▶ [Problem requirements]: Would you transcribe the listing that follows, character for character, and omit its images?

▶ [Given data]:
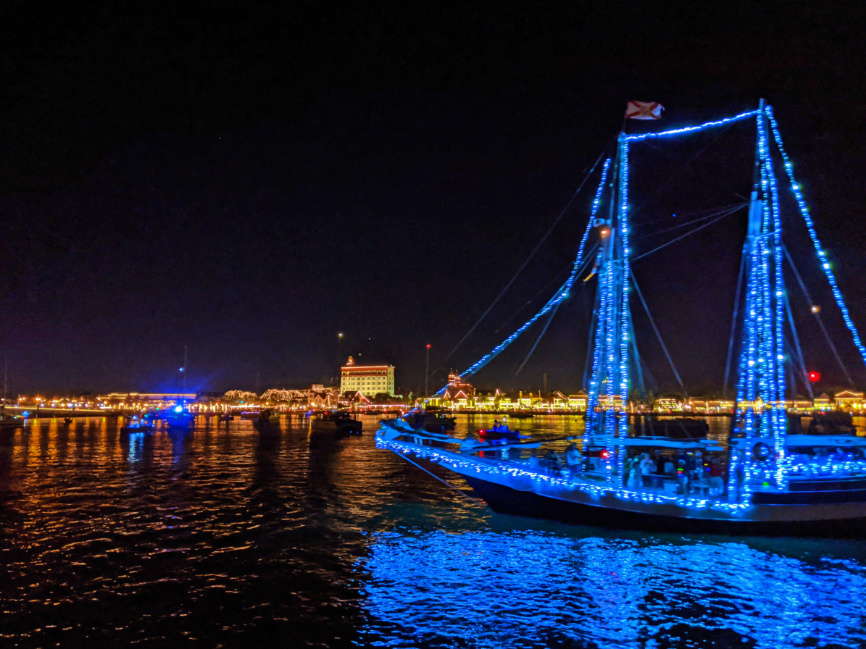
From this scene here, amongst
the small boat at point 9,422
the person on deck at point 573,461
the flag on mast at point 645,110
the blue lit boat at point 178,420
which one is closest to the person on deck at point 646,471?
the person on deck at point 573,461

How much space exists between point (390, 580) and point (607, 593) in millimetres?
4526

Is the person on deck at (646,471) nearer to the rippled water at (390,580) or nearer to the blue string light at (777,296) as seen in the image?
the rippled water at (390,580)

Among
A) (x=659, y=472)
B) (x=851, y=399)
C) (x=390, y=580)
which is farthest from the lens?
(x=851, y=399)

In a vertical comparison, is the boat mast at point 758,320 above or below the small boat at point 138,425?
above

▶ [Complete response]:
From this scene here, amongst
the small boat at point 9,422
the person on deck at point 573,461
the flag on mast at point 645,110
the blue lit boat at point 178,420
which one is closest to the person on deck at point 646,471?
the person on deck at point 573,461

How much space exists between point (390, 580) and point (607, 593) in millimetres?
4526

Is the person on deck at (646,471) nearer to the rippled water at (390,580) or nearer to the blue string light at (777,296) as seen in the image?
the rippled water at (390,580)

Among
A) (x=659, y=472)
B) (x=851, y=399)
C) (x=390, y=580)
which is farthest from the lens?
(x=851, y=399)

In a vertical comparison, is the boat mast at point 758,320 above or below the small boat at point 138,425?
above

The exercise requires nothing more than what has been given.